To solve the system of equations using elimination, we have the following two equations:
- \( 4x - 6y = -48 \) (Equation 1)
- \( -2x + 4y = 30 \) (Equation 2)
First, we can modify Equation 2 to align the coefficients of \(x\) when we eliminate the variable \(x\). We can multiply Equation 2 by 2 to make the coefficient of \(x\) match the coefficient of \(x\) in Equation 1.
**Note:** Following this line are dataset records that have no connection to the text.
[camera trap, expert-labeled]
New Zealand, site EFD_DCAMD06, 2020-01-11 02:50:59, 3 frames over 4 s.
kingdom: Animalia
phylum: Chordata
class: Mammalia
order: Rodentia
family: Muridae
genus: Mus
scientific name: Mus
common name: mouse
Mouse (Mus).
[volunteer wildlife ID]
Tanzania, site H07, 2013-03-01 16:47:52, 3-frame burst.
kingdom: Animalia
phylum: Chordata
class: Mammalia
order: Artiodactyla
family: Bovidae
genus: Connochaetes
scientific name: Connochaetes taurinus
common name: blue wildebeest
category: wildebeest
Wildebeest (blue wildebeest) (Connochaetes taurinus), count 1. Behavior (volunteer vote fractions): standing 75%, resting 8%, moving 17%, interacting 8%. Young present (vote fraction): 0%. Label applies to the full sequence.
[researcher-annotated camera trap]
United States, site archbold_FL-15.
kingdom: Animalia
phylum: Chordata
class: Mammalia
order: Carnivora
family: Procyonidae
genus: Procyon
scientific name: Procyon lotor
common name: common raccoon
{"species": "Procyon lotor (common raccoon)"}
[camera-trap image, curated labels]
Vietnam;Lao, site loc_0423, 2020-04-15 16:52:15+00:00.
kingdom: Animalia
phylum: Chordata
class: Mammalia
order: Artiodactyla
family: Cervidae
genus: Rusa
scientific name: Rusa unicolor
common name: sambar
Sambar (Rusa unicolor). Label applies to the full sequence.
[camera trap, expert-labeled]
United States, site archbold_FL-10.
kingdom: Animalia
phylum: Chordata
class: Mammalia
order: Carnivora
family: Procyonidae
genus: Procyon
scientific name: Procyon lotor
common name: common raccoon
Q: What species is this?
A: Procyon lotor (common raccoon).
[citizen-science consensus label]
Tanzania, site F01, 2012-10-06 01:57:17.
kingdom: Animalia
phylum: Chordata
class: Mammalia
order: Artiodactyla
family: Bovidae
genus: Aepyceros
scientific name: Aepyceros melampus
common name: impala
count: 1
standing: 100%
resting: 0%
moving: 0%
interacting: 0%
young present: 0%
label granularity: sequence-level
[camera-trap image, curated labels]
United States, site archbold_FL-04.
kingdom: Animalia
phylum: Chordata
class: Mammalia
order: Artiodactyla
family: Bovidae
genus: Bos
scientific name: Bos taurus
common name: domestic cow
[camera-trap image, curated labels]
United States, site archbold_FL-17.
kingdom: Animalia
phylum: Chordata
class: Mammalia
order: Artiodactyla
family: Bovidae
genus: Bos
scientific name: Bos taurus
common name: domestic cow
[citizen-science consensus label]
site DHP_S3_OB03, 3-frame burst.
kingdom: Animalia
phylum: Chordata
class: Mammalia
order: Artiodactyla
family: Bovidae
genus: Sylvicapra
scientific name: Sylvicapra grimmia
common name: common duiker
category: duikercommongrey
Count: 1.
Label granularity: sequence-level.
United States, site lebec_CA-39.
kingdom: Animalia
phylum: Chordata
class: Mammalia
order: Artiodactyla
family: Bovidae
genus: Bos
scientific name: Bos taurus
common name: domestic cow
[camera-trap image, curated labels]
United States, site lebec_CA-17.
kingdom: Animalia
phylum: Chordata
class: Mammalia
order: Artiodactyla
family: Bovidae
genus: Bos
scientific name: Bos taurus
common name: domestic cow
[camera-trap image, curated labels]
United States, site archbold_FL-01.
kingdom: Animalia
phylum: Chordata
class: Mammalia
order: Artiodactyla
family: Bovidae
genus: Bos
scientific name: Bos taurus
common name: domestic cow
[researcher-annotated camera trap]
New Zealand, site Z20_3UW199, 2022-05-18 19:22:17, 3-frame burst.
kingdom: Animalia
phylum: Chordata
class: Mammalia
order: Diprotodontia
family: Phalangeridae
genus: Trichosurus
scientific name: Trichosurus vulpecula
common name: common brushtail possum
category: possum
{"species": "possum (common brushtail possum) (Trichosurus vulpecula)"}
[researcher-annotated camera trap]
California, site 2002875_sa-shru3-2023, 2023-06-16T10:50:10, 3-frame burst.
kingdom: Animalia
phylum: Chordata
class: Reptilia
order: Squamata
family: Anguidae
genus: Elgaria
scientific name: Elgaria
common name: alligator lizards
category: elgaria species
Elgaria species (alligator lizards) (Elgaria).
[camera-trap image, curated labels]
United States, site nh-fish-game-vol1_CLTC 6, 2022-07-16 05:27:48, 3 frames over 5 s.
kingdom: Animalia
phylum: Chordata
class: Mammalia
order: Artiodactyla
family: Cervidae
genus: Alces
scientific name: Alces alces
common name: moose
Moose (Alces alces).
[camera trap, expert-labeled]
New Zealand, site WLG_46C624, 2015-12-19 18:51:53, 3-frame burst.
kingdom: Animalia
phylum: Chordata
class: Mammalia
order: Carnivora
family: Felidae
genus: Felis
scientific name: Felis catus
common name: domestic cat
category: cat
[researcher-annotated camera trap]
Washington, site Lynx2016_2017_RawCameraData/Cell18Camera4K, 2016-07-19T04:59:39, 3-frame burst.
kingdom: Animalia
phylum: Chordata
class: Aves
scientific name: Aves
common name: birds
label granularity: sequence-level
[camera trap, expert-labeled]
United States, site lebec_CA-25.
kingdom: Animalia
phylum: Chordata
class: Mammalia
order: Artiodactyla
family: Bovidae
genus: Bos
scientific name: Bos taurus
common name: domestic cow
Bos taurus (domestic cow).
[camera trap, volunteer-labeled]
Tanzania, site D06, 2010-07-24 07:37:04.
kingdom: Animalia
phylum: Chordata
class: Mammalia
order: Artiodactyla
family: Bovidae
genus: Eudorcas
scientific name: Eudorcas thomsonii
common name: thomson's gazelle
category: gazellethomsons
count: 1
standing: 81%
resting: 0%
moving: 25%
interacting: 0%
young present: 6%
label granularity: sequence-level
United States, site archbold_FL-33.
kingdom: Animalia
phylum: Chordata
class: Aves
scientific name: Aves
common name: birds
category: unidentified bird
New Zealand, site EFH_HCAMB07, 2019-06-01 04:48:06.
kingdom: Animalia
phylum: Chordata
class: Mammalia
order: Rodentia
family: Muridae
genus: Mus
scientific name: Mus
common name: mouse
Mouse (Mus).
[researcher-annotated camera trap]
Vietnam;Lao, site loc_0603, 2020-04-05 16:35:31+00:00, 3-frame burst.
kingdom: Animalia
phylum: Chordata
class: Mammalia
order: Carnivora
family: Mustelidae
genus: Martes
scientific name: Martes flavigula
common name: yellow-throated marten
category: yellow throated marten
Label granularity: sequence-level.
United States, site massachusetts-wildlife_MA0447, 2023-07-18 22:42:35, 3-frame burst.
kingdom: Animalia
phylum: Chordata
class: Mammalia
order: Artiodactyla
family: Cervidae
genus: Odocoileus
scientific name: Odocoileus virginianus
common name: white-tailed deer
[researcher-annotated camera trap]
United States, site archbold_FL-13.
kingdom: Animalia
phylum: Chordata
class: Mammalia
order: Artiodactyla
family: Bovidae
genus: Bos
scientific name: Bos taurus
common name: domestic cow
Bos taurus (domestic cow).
Multiplying Equation 2 by 2:
\[ 2(-2x + 4y) = 2(30) \]
This gives us:
\[ -4x + 8y = 60 \quad \text{(Equation 3)} \]
Now we have:
- \( 4x - 6y = -48 \) (Equation 1)
- \( -4x + 8y = 60 \) (Equation 3)
Next, we can add Equation 1 and Equation 3 together to eliminate \(x\):
\[ (4x - 6y) + (-4x + 8y) = -48 + 60 \]
This simplifies to:
\[ 0x + 2y = 12 \]
Thus, we have:
\[ 2y = 12 \]
Dividing both sides by 2 gives:
\[ y = 6 \]
Now that we have the value of \(y\), we can substitute it back into one of the original equations to solve for \(x\). We can use Equation 1:
\[ 4x - 6(6) = -48 \]
Calculating this, we have:
\[ 4x - 36 = -48 \]
Adding 36 to both sides:
\[ 4x = -12 \]
Dividing both sides by 4 gives:
\[ x = -3 \]
Thus, the solution to the system of equations is:
\[ (x, y) = (-3, 6) \]
The answer is:
\[ \boxed{(-3, 6)} \]